Para pengamat menyoroti momen tersebut kontras tajam antara budaya politik demokratis Barat yang mengakomodasi spontanitas dan sistem pemerintahan Tiongkok yang menekankan kontrol ketat terhadap pemimpin dan ruang publik. Episode ini juga dinilai merusak citra Xi Jinping sebagai sosok pemimpin yang ditempatkan jauh -- tak tersentuh yang ditinggikan di atas rakyat biasa dan hanya tampil melalui narasi resmi negara.
Perilaku Macron ditafsirkan sebagai tantangan yang disengaja terhadap budaya politik Tiongkok, di mana para pemimpin digambarkan sebagai tokoh yang didewakan, yang hanya terlihat melalui media yang dikendalikan negara.
Permintaan maafnya karena tidak mengenakan dasi selama pidatonya adalah isyarat yang halus namun kuat, yang menandakan kerendahan hati dan kemanusiaan, kualitas yang jarang dikaitkan dengan kepemimpinan Tiongkok.
Dalam pidatonya di kampus tersebut, Macron kembali mengejutkan tuan rumah. Ia secara terbuka mengkritik kecenderungan isolasionisme Tiongkok dan pendekatan Beijing terhadap penguasaan teknologi global. Macron menyerukan kerja sama yang lebih terbuka dan memperingatkan bahwa kemandirian teknologi yang ekstrem tidak akan membawa China pada daya saing global yang berkelanjutan.
Pernyataan itu menjadi semakin relevan ketika pendiri Huawei, Ren Zhengfei, beberapa hari kemudian mengakui bahwa industri teknologi Tiongkok masih bergantung pada komponen dan teknologi Amerika Serikat. Namun, analis berbeda pendapat apakah pengakuan tersebut mencerminkan evaluasi jujur atau sekadar strategi komunikasi untuk meredakan tekanan internasional.

-=-=-

**Daftar Tugas**
a. Menurut teks sumber, Macron meminta maaf karena apa?
b. Salinlah tanpa perubahan bagian teks sumber mulai dari "Dalam pidatonya di" hingga "meredakan tekanan internasional.".

**Data Mentah**
-=-=-

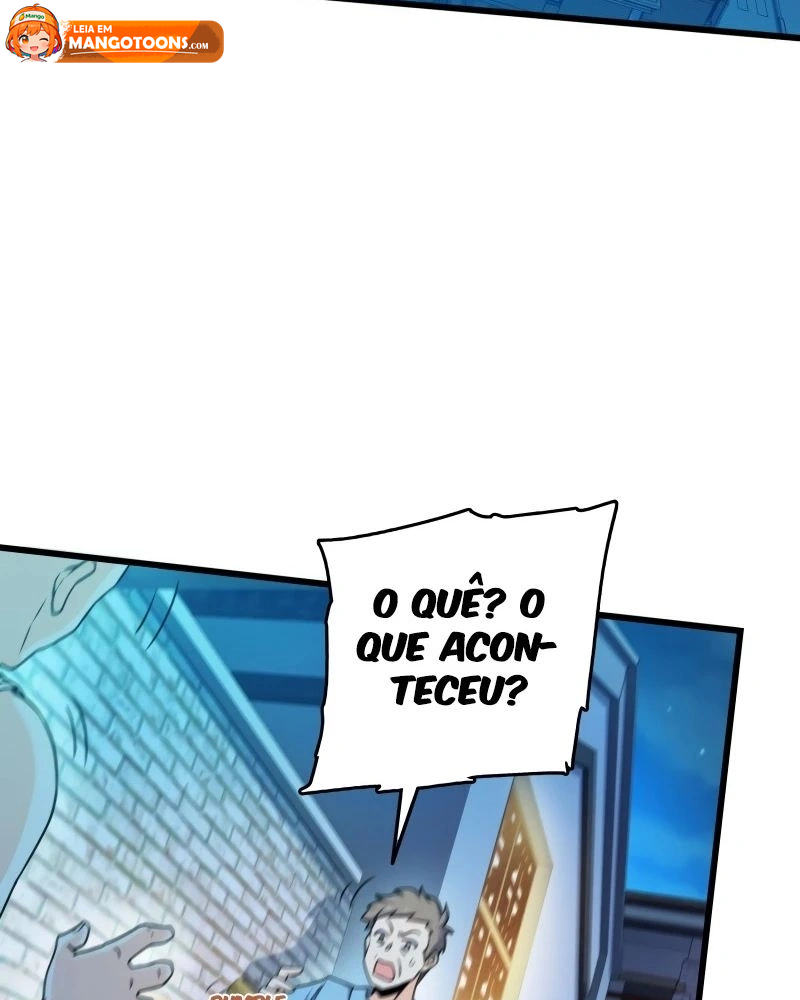 Read Poupe-me, Grande Lorde Manga Online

-=-=-

**Kunci Jawaban**
a. Karena tidak mengenakan dasi selama pidatonya.

b.
Dalam pidatonya di kampus tersebut, Macron kembali mengejutkan tuan rumah. Ia secara terbuka mengkritik kecenderungan isolasionisme Tiongkok dan pendekatan Beijing terhadap penguasaan teknologi global. Macron menyerukan kerja sama yang lebih terbuka dan memperingatkan bahwa kemandirian teknologi yang ekstrem tidak akan membawa China pada daya saing global yang berkelanjutan.
Pernyataan itu menjadi semakin relevan ketika pendiri Huawei, Ren Zhengfei, beberapa hari kemudian mengakui bahwa industri teknologi Tiongkok masih bergantung pada komponen dan teknologi Amerika Serikat. Namun, analis berbeda pendapat apakah pengakuan tersebut mencerminkan evaluasi jujur atau sekadar strategi komunikasi untuk meredakan tekanan internasional.